The question of whether 23-year-old Mexican super middleweight prospect Gilberto Ramirez (29-0, 23 KOs) is the “real deal” is still open for debate. However, the heavy-handed prospect will be facing what should be his toughest test this Saturday in the Alamodome in San Antonio, Texas when he takes on hard-hitting and durable Colombian journeyman, Fulgencio Zuniga (27-9-1, 24 KOs).
If Ramirez can make easy work of Zuniga, who has lost four of his last six bouts, but has only been stopped twice in his career (vs. Lucian Bute and Kelly Pavlik in 2008 and 2005, respectively), it would be a nice mark on the young fighter’s still-thin resume.
Despite Ramirez’s lack of big fight experience, though, he has no shortage of bravado and has been calling out countryman Julio Cesar Chavez Jr. almost from the moment he made his professional debut in 2009.

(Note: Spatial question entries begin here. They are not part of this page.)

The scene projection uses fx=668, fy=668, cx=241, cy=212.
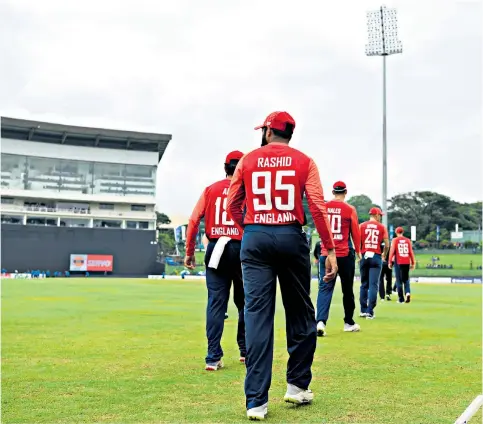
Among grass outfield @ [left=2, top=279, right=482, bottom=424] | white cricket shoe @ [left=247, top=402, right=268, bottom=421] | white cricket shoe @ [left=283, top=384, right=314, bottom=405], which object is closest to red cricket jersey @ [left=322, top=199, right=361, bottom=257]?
grass outfield @ [left=2, top=279, right=482, bottom=424]

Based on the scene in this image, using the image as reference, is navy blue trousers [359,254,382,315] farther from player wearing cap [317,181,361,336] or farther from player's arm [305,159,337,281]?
Answer: player's arm [305,159,337,281]

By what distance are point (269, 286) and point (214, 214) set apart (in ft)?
6.09

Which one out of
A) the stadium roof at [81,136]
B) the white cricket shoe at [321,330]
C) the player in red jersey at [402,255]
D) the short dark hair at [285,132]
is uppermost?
the stadium roof at [81,136]

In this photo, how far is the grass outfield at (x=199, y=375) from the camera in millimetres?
4531

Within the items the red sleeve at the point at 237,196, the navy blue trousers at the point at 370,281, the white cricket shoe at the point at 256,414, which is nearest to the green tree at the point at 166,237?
the navy blue trousers at the point at 370,281

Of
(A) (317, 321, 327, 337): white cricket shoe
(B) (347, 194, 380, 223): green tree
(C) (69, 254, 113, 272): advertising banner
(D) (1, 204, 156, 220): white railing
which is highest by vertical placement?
(B) (347, 194, 380, 223): green tree

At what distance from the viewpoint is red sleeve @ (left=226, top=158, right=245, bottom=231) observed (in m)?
5.02

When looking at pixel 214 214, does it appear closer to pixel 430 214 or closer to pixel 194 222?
pixel 194 222

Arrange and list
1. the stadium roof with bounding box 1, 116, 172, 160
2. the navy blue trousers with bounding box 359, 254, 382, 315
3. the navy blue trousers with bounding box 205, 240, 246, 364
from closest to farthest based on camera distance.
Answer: the navy blue trousers with bounding box 205, 240, 246, 364, the navy blue trousers with bounding box 359, 254, 382, 315, the stadium roof with bounding box 1, 116, 172, 160

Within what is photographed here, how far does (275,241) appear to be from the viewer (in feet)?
15.7

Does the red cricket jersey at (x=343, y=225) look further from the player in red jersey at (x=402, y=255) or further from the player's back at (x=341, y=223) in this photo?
the player in red jersey at (x=402, y=255)

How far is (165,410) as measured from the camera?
4559 mm

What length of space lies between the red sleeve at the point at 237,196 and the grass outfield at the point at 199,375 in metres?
1.38

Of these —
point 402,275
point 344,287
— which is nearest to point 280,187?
point 344,287
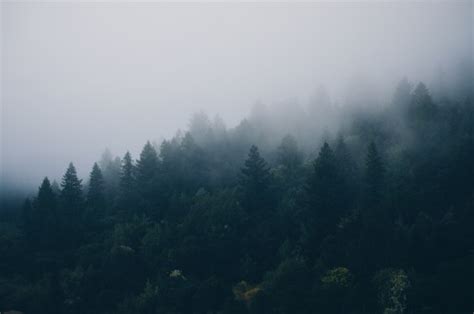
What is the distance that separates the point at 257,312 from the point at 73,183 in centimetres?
3591

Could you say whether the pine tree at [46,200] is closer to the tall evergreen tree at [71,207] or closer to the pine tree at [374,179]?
the tall evergreen tree at [71,207]

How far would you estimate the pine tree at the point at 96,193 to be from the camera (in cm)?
6762

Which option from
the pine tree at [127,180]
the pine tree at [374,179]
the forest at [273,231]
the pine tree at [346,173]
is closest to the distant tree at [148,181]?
the forest at [273,231]

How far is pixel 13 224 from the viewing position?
72750mm

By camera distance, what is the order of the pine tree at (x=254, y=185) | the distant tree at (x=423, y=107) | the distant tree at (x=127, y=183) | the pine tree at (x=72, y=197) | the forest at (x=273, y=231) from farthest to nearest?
the distant tree at (x=423, y=107), the distant tree at (x=127, y=183), the pine tree at (x=72, y=197), the pine tree at (x=254, y=185), the forest at (x=273, y=231)

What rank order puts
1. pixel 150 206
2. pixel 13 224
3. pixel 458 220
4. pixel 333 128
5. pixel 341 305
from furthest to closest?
pixel 333 128, pixel 13 224, pixel 150 206, pixel 458 220, pixel 341 305

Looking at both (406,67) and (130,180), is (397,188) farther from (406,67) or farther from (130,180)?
(406,67)

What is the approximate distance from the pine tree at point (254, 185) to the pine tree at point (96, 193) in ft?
67.1

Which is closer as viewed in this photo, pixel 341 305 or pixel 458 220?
pixel 341 305

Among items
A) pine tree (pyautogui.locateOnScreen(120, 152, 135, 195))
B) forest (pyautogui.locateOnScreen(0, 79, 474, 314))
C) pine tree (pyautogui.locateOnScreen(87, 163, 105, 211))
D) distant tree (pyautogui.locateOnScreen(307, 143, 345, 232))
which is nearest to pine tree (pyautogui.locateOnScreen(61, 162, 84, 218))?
forest (pyautogui.locateOnScreen(0, 79, 474, 314))

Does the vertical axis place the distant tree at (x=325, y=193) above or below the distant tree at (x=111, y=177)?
below

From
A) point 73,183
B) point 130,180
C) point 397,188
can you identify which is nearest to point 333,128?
point 397,188

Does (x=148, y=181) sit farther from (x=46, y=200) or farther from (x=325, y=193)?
(x=325, y=193)

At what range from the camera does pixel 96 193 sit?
229 ft
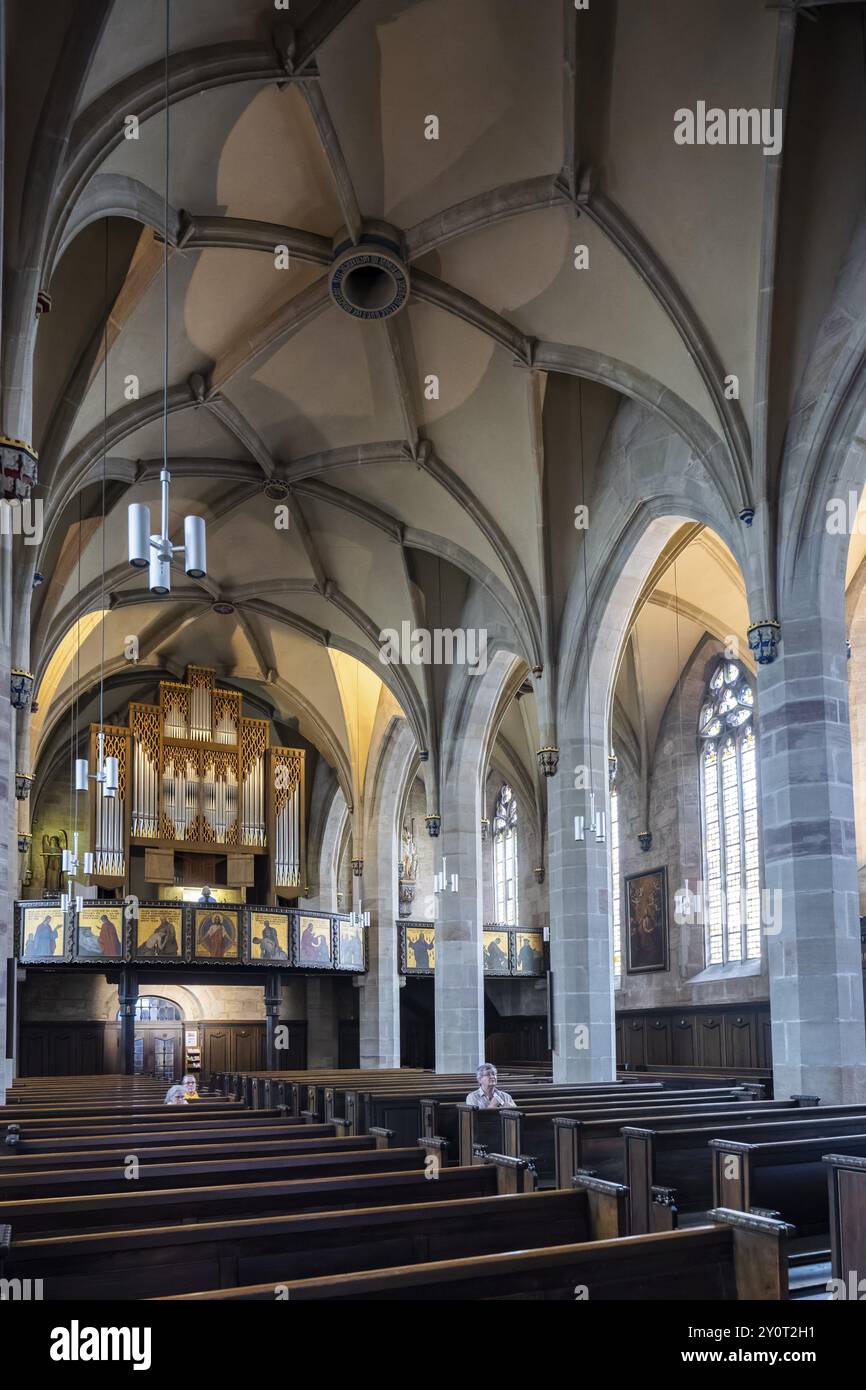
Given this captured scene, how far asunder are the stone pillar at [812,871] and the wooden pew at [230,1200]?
5884 millimetres

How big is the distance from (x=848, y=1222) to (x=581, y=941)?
38.6ft

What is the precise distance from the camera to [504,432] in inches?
666

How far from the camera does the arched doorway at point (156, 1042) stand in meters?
29.7

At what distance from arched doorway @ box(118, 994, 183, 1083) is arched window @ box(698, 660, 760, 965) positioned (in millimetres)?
14197

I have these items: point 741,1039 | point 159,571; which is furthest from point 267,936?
point 159,571

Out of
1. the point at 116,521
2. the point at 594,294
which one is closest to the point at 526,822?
the point at 116,521

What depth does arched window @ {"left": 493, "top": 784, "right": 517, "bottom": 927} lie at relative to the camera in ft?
104

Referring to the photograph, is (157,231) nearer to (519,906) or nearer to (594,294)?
(594,294)

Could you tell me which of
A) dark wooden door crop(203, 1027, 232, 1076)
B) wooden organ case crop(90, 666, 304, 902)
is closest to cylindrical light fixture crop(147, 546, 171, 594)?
wooden organ case crop(90, 666, 304, 902)

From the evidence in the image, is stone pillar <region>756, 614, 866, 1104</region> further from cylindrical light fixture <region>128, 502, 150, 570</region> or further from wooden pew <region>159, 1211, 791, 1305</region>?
cylindrical light fixture <region>128, 502, 150, 570</region>

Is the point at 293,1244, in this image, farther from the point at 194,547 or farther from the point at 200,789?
the point at 200,789

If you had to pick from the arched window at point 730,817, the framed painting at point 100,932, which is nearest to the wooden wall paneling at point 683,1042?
the arched window at point 730,817

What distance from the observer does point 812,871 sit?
37.8 ft

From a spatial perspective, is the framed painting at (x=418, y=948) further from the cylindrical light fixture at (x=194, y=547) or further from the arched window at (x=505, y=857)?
the cylindrical light fixture at (x=194, y=547)
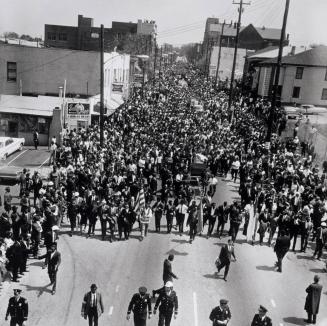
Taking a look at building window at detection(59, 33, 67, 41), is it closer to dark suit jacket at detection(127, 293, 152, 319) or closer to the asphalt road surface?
the asphalt road surface

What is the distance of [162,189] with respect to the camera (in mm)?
20547

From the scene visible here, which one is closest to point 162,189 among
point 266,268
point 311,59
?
point 266,268

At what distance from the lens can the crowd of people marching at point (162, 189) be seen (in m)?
16.7

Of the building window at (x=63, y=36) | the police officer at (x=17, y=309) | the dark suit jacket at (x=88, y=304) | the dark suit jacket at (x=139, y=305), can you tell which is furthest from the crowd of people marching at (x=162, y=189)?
the building window at (x=63, y=36)

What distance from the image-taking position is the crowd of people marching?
16688 millimetres

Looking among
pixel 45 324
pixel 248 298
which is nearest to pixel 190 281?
pixel 248 298

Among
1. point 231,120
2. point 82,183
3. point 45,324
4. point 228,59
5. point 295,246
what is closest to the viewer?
point 45,324

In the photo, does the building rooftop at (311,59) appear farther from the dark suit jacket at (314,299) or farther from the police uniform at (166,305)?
the police uniform at (166,305)

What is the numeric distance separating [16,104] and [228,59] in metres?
82.6

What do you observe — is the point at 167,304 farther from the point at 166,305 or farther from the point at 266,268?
the point at 266,268

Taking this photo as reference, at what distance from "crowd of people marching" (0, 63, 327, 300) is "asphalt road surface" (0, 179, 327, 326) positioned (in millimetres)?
627

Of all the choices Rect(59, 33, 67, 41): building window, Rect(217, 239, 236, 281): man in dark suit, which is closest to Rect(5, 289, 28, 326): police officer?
Rect(217, 239, 236, 281): man in dark suit

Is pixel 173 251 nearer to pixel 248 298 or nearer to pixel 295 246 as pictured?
pixel 248 298

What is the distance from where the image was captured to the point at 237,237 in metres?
18.3
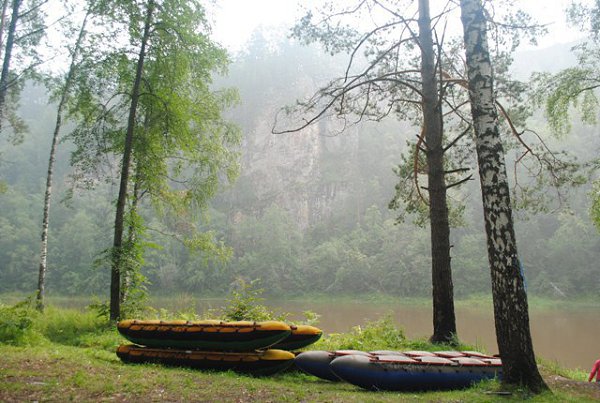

Tall and lanky, with somewhat of a left-handed similarity in style to Chavez Jr., Ramirez has already earned a reputation as a heavy puncher with an immense amount of drive when it comes to his career.
He’s clearly being positioned as the Top Rank replacement for Chavez Jr., who is currently tangled up in a legal battle with the promotional firm, and has been very vocal recently about being the new Mexican on the block.
“I am the real super middleweight from Sinaloa, Mexico,” Ramirez recently said via Desde el Ring. “Chavez is old news. He embarrassed his fans with his recent performance in the Vera fights and his living and training habits.”
The undefeated rising star also hasn’t been shy in calling out all of Chavez’s potential future foes, including Carl Froch.
“After I win this weekend in San Antonio like a true Mexican warrior, all Froch’s promoter has to do is call my promoter Bob Arum of Top Rank. Arum told me he will make the fight and Carl Froch’s dream of fighting in Las Vegas will come true. Chavez Jr. is yesterday’s news. So let’s make the fight with a real Mexican warrior that doesn’t only talk about boxing but actually fights the fights.”
Ramirez certainly talks the talk of a real contender, and, so far, he’s been able to walk the walk. But the real challenges are just beginning for “El Zurdo.”